** Goal **
Please rewrite each line of the listing below as a JSON list of strings, one string per line, with blank lines and the picture lines left out.

[Scene-based question records]
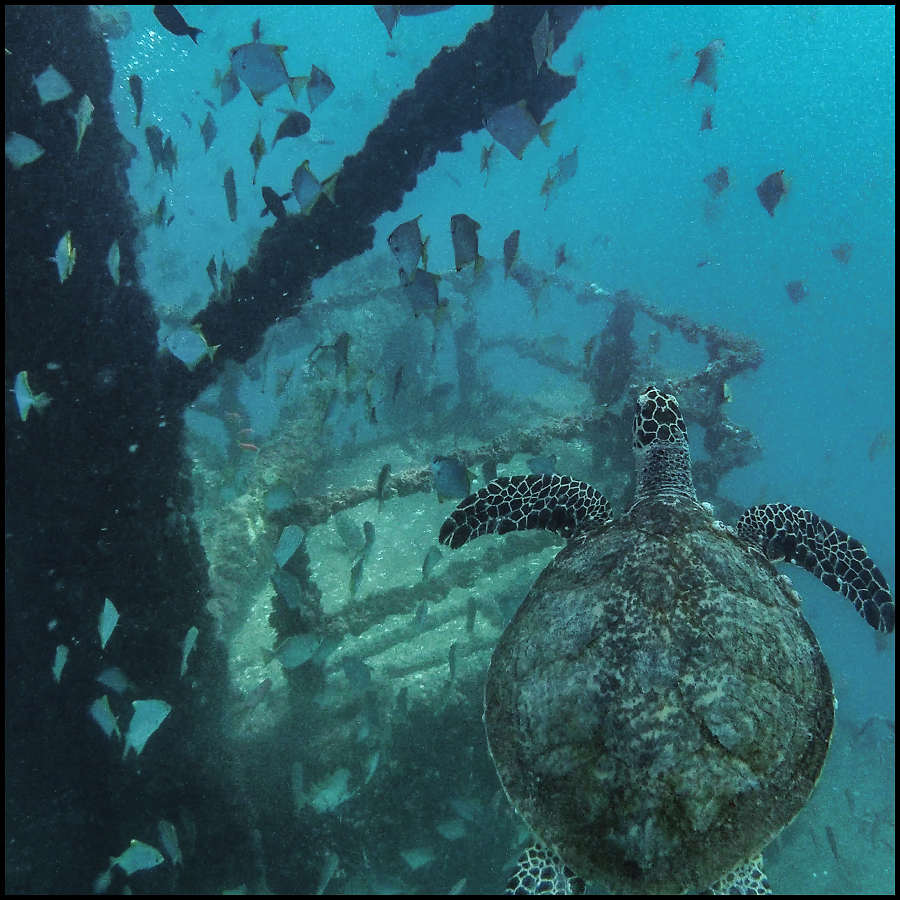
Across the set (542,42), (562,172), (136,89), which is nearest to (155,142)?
(136,89)

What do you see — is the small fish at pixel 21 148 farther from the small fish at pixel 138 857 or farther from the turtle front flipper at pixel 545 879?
the turtle front flipper at pixel 545 879

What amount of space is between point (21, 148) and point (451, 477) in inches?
181

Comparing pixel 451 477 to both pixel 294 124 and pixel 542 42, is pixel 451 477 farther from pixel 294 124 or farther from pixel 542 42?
pixel 542 42

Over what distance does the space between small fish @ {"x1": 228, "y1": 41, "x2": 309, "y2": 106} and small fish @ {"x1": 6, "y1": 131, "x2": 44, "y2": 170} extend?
199 centimetres

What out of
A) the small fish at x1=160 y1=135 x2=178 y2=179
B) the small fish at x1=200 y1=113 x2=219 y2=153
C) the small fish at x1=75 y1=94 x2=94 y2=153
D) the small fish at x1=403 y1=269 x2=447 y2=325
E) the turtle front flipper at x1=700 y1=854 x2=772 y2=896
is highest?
the small fish at x1=200 y1=113 x2=219 y2=153

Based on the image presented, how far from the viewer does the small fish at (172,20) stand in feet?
16.3

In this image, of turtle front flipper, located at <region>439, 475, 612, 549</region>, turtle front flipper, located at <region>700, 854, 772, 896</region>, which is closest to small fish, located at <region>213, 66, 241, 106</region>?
turtle front flipper, located at <region>439, 475, 612, 549</region>

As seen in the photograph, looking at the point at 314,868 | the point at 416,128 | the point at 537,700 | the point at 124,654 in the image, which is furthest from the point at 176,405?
the point at 314,868

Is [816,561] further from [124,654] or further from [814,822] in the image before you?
[814,822]

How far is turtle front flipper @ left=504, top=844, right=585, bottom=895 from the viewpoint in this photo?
9.70 ft

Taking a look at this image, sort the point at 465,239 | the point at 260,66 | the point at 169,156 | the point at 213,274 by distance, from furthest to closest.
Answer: the point at 169,156 → the point at 213,274 → the point at 260,66 → the point at 465,239

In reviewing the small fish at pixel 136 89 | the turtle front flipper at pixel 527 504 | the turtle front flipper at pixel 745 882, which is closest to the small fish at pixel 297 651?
the turtle front flipper at pixel 527 504

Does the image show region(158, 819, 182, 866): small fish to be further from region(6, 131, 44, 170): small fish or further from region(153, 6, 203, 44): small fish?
region(153, 6, 203, 44): small fish

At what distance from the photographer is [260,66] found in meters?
5.22
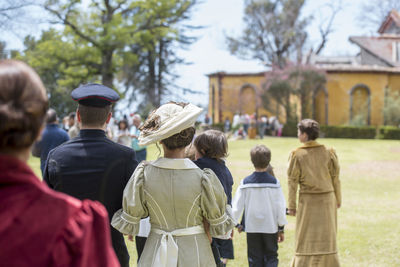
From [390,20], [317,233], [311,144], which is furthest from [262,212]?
Answer: [390,20]

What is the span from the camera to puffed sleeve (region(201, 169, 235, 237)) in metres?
2.74

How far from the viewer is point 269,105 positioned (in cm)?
3538

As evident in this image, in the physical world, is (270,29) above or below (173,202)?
above

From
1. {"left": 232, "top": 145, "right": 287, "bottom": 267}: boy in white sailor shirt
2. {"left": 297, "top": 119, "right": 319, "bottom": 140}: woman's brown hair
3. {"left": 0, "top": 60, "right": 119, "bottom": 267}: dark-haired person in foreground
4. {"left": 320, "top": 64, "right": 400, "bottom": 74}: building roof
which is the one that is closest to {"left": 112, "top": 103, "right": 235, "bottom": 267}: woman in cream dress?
{"left": 0, "top": 60, "right": 119, "bottom": 267}: dark-haired person in foreground

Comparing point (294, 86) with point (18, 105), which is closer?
point (18, 105)

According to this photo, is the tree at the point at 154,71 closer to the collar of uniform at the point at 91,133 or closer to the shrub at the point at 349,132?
the shrub at the point at 349,132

** Response for this exercise **
[
  "Across the set (542,42), (562,172), (136,89), which is nearest to (155,142)?",
  "(136,89)",
  "What do you see — is the small fish at pixel 21 148 farther from the small fish at pixel 138 857 or farther from the turtle front flipper at pixel 545 879?",
  "the turtle front flipper at pixel 545 879",
  "What amount of space is between point (21, 148) and point (451, 477) in inches?",
  "181",
  "Comparing pixel 451 477 to both pixel 294 124 and pixel 542 42, is pixel 451 477 farther from pixel 294 124 or farther from pixel 542 42?",
  "pixel 542 42",
  "Over what distance does the space between small fish @ {\"x1\": 228, \"y1\": 41, \"x2\": 309, \"y2\": 106} and small fish @ {\"x1\": 6, \"y1\": 131, \"x2\": 44, \"y2\": 170} extend?",
  "199 centimetres",
  "What out of",
  "A) the small fish at x1=160 y1=135 x2=178 y2=179",
  "B) the small fish at x1=200 y1=113 x2=219 y2=153",
  "C) the small fish at x1=75 y1=94 x2=94 y2=153",
  "D) the small fish at x1=403 y1=269 x2=447 y2=325",
  "E) the turtle front flipper at x1=700 y1=854 x2=772 y2=896",
  "is highest?",
  "the small fish at x1=200 y1=113 x2=219 y2=153",
  "Based on the image presented, how far from the viewer does the small fish at (172,20) stand in feet?",
  "16.3",
  "In this image, of turtle front flipper, located at <region>439, 475, 612, 549</region>, turtle front flipper, located at <region>700, 854, 772, 896</region>, which is closest to small fish, located at <region>213, 66, 241, 106</region>?",
  "turtle front flipper, located at <region>439, 475, 612, 549</region>",
  "As seen in the photograph, looking at the point at 314,868 | the point at 416,128 | the point at 537,700 | the point at 124,654 in the image, which is furthest from the point at 176,405?",
  "the point at 314,868",
  "Is [816,561] further from [124,654] or further from [814,822] in the image before you?",
  "[814,822]",
  "How far is turtle front flipper @ left=504, top=844, right=585, bottom=895 from the viewpoint in this photo?",
  "9.70 ft",
  "Taking a look at this image, sort the point at 465,239 | the point at 260,66 | the point at 169,156 | the point at 213,274 by distance, from furthest to closest.",
  "Answer: the point at 169,156 → the point at 213,274 → the point at 260,66 → the point at 465,239",
  "In reviewing the small fish at pixel 136 89 | the turtle front flipper at pixel 527 504 | the turtle front flipper at pixel 745 882, which is closest to the small fish at pixel 297 651?",
  "the turtle front flipper at pixel 527 504",
  "Does the image show region(158, 819, 182, 866): small fish to be further from region(6, 131, 44, 170): small fish or further from region(153, 6, 203, 44): small fish?",
  "region(153, 6, 203, 44): small fish",
  "At what distance from the photographer is [260,66] found in meters?",
  "5.22",
  "From [390,20], [317,233], [311,144], which is furthest from [262,212]?",
  "Answer: [390,20]",
  "What is the span from the camera to puffed sleeve (region(201, 169, 235, 237)) in metres?",
  "2.74",
  "How far from the viewer is point 269,105 positioned (in cm)?",
  "3538",
  "As evident in this image, in the physical world, is (270,29) above or below (173,202)?",
  "above",
  "From",
  "1. {\"left\": 232, \"top\": 145, \"right\": 287, \"bottom\": 267}: boy in white sailor shirt",
  "2. {\"left\": 297, \"top\": 119, \"right\": 319, \"bottom\": 140}: woman's brown hair",
  "3. {\"left\": 0, \"top\": 60, \"right\": 119, \"bottom\": 267}: dark-haired person in foreground",
  "4. {\"left\": 320, \"top\": 64, \"right\": 400, \"bottom\": 74}: building roof",
  "which is the one that is closest to {\"left\": 112, \"top\": 103, \"right\": 235, \"bottom\": 267}: woman in cream dress?",
  "{\"left\": 0, \"top\": 60, \"right\": 119, \"bottom\": 267}: dark-haired person in foreground",
  "Comparing point (294, 86) with point (18, 105), which is closer?",
  "point (18, 105)",
  "According to this photo, is the tree at the point at 154,71 closer to the collar of uniform at the point at 91,133 or closer to the shrub at the point at 349,132?",
  "the shrub at the point at 349,132"
]